_JOBS_.
1. In the passage on taxable income, what form should you receive from the agency that paid you a state or local income tax refund?
2. Please reproduce the stretch of the passage on taxable income from "Qualified scholarship. In" through "board are taxable.".
3. Carry the passage on taxable income forward from its final sentence.

All income is taxable unless a law specifically says it isn’t. Here are some basic rules you should know to help you file an accurate tax return:

Taxable income. Taxable income includes money you earn, like wages and tips. It also includes bartering, an exchange of property or services. The fair market value of property or services received is normally taxable.
Some types of income are not taxable except under certain conditions, including:

Life insurance. Proceeds paid to you upon the death of an insured person are usually not taxable. However, if you redeem a life insurance policy for cash, any amount you get that is more than the cost of the policy is taxable.
Qualified scholarship. In most cases, income from a scholarship is not taxable. This includes amounts used for certain costs, such as tuition and required books. On the other hand, amounts you use for room and board are taxable.
Other income tax refunds. State or local income tax refunds may be taxable. You should receive a Form 1099-G from the agency that paid you. They may have sent the form by mail or electronically. Contact them to find out how to get the form. Report any taxable refund you got even if you did not receive Form 1099-G.

_DATASET EXTRACT_.
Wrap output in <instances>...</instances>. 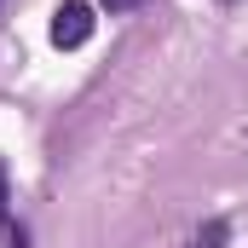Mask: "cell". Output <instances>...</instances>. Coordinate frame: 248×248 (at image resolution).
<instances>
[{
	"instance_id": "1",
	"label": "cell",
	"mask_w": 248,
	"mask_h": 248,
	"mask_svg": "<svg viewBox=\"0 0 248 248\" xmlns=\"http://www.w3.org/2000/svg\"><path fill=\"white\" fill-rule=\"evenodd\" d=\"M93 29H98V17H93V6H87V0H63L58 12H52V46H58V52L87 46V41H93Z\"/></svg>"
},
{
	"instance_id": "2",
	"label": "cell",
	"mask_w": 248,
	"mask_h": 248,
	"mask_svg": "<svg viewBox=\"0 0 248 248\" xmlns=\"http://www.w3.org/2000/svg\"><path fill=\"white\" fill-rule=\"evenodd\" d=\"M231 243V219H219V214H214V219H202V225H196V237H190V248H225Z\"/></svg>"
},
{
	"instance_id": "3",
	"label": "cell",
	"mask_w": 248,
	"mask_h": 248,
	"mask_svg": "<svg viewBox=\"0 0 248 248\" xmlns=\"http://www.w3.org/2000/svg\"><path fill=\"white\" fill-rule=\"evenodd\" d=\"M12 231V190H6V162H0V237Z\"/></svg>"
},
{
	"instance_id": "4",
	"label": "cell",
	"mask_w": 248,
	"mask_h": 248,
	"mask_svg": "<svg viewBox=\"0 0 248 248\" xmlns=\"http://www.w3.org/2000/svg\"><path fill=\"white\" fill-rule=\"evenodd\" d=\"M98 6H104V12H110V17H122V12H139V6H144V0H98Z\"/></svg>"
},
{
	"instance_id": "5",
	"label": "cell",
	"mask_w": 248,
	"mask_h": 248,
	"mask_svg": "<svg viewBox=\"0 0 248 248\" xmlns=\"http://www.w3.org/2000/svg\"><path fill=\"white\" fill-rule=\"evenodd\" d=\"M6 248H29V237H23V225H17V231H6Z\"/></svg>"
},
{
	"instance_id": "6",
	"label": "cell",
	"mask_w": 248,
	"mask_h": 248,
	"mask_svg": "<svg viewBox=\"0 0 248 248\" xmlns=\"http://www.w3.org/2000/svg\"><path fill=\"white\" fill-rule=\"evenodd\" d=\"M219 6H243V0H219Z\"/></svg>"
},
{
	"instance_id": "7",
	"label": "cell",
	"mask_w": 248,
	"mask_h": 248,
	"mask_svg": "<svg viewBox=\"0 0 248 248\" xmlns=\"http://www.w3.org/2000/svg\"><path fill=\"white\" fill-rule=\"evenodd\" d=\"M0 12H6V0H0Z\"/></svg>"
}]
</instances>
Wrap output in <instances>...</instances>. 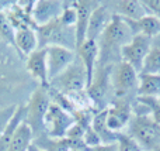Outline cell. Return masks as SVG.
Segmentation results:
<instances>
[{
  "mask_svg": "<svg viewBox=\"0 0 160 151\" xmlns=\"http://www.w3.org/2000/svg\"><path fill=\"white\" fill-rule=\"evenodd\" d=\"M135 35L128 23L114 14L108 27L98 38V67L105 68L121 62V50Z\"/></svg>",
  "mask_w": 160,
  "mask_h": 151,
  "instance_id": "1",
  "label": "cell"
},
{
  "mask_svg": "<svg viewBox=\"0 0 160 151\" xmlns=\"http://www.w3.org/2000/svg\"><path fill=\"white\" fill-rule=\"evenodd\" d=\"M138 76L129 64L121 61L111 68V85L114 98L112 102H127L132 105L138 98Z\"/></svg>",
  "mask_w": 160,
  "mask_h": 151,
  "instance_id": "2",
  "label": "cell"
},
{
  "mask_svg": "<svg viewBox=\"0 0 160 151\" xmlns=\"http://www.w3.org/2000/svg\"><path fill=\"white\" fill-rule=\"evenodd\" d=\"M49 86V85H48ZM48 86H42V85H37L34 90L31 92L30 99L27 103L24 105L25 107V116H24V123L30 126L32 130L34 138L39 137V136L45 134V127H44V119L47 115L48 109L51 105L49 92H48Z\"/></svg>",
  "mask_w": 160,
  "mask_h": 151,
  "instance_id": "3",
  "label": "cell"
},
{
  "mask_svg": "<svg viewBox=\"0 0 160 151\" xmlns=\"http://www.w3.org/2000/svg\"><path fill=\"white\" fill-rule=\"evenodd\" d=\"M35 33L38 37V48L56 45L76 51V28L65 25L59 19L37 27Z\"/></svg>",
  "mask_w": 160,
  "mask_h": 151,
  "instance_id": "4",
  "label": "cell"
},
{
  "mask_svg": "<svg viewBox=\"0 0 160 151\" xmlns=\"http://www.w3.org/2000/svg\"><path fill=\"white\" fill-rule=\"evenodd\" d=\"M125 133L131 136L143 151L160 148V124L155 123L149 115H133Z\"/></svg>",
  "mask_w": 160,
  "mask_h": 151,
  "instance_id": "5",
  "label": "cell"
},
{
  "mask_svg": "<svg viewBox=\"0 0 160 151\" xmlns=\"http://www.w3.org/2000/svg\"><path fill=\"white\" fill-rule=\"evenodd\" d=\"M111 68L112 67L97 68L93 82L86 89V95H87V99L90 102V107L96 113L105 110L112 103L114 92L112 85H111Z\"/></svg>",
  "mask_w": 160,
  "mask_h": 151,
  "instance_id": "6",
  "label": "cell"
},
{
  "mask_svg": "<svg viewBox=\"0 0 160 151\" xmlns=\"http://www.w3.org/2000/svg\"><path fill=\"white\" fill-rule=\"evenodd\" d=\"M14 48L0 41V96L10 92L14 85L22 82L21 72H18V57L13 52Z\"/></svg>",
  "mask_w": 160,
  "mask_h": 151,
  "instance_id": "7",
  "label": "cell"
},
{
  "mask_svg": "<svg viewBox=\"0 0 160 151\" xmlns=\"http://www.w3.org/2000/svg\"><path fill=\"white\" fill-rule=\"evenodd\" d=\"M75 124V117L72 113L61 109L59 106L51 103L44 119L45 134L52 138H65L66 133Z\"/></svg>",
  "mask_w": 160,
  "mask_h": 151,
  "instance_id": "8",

_ANSWERS TO THE EXERCISE_.
1. Form 1099-G.

2.
Qualified scholarship. In most cases, income from a scholarship is not taxable. This includes amounts used for certain costs, such as tuition and required books. On the other hand, amounts you use for room and board are taxable.

3.
Here are some items that are usually not taxable:

Gifts and inheritances
Child support payments
Welfare benefits
Damage awards for physical injury or sickness
Cash rebates from a dealer or manufacturer for an item you buy
Reimbursements for qualified adoption expenses
For more on this topic see Publication 525, Taxable and Nontaxable Income. You can get it at IRS.gov/forms anytime.

Each and every taxpayer has a set of fundamental rights they should be aware of when dealing with the IRS. These are your Taxpayer Bill of Rights. Explore your rights and our obligations to protect them on IRS.gov.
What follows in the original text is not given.